4. Settings Overview
4.1 Per-Theme Settings
Managed on the theme management page. Each theme has its own values.
| Setting | Description | Default |
|---|---|---|
| Name | Display label for the theme | -- |
| Search topic | Subject for AI search queries | -- |
| Categories | Ordered list of user-defined category names (Divers and Sans date are always included by the system) |
[] |
| Max age (days) | Article recency filter | 7 |
| Max items per category | Cap per category | 4 |
| Summary length | Detail level: 1=Court, 2=Moyen, 3=Detaille | 3 |
4.2 Global User Settings
Managed on the settings page. Apply across all themes.
| Setting | Description | Default |
|---|---|---|
| Provider | LLM provider (Gemini, OpenAI, Anthropic) | -- |
| Research model | Model for scraping/classification | Admin default |
| Web search model | Model for web search | Admin default |
| Search agent behavior | Custom instructions for AI research | Default prompt |
| Use Brave Search | Enable Brave Search for Phase 2 | false |
| Batch size | Articles processed in parallel | 5 |
| Source extraction window | Sources per extraction wave | 3 |
| Max articles per source | Per-domain diversity cap | -- |
| Max links per source | Links extracted per source page | 15 |
| Rate limit (max requests) | LLM call throttling | Admin default |
| Rate limit (time window) | Throttling window | Admin default |
| Article history (days) | History retention period | -- |
4.3 Settings Import/Export
Users can export their global settings as a JSON file and import settings from a previously exported file. Import merges uploaded values over defaults; missing fields fall back to default values. API keys can optionally be included in the export (with a warning that they will be in plaintext).
5. Admin Features
5.1 Provider Management
Admins configure which LLM providers and models are available to users:
- Add providers with a unique identifier and display name.
- For each provider, configure two model lists: scraping/extraction models and web search models.
- Set a default model for each category.
- Enable or disable providers.
- Delete providers entirely.
Users select from the admin-curated list. If a user's selected provider is removed, they see a warning to select another.
5.2 Rate Limit Configuration
Admins set default rate limits per provider (max requests / time window in seconds). These defaults apply to users who have not overridden the values in their own settings.
5.3 User Management
Admins can:
- View all registered users (email, name, role, registration date).
- Promote a user to admin or demote an admin to user.
- Admins cannot modify their own role.
6. Export and Sharing
6.1 Email
From the synthesis detail page, users enter a recipient email address or click "S'envoyer a soi-meme" to use their own address.
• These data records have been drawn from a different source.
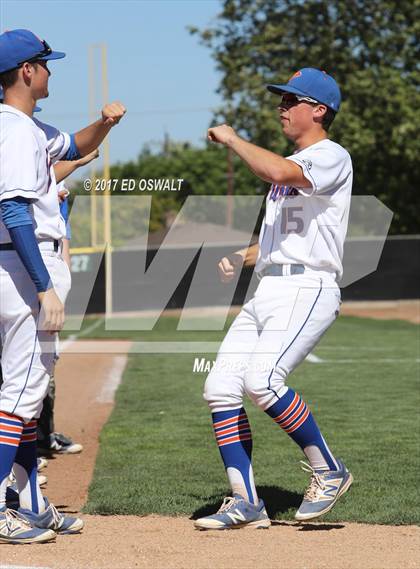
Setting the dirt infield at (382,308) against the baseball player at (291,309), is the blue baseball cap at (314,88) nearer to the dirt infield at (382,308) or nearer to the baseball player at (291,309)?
the baseball player at (291,309)

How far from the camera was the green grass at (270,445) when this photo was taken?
224 inches

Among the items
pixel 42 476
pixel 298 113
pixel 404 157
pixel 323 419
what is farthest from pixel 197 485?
pixel 404 157

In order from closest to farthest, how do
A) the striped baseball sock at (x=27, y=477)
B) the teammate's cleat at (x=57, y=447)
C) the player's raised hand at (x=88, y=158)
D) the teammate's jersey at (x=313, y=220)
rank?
the striped baseball sock at (x=27, y=477) < the teammate's jersey at (x=313, y=220) < the player's raised hand at (x=88, y=158) < the teammate's cleat at (x=57, y=447)

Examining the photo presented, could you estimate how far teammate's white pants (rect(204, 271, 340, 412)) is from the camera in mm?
A: 4961

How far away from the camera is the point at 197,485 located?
6211mm

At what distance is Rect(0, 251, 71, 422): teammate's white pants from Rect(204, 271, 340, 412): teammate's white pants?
35.8 inches

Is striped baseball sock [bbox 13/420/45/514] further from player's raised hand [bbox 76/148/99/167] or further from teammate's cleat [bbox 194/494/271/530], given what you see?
player's raised hand [bbox 76/148/99/167]

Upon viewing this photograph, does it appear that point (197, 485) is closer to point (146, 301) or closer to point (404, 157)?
point (146, 301)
The synthesis is sent as a formatted HTML email via the Resend API.
Scheduled generation also sends emails automatically to up to 3 configured addresses per theme.
6.2 PDF
A PDF export is available from the synthesis detail page. The PDF contains all sections with article titles, summaries, and source URLs.
6.3 Markdown
A Markdown export is available from the synthesis detail page. The file can be saved or pasted into other tools.
7. Article History and Observability
7.1 Article History
Every article encountered during generation is recorded in the article history with its status:
- used: included in the final synthesis.
- filtered_history: skipped because it was seen in a previous generation.
- filtered_diversity: skipped due to per-domain cap.
- filtered_empty: scrape returned no content or a soft-404.
- filtered_too_old: article older than the max age setting.
- filtered_homepage: URL was a homepage, not a specific article.
- filtered_cross_phase_dedup: URL already seen in a previous phase.
Users can view the article history per synthesis (provenance view) or globally. History can be cleared entirely.
7.2 LLM Call Logs
Every LLM call during generation is logged with:
- Call type (link extraction, classify/summarize, web search)
- Model used
- System prompt and user prompt
- Response
- Duration
- Associated article URL (for classify calls)
Logs are viewable per synthesis from the detail page.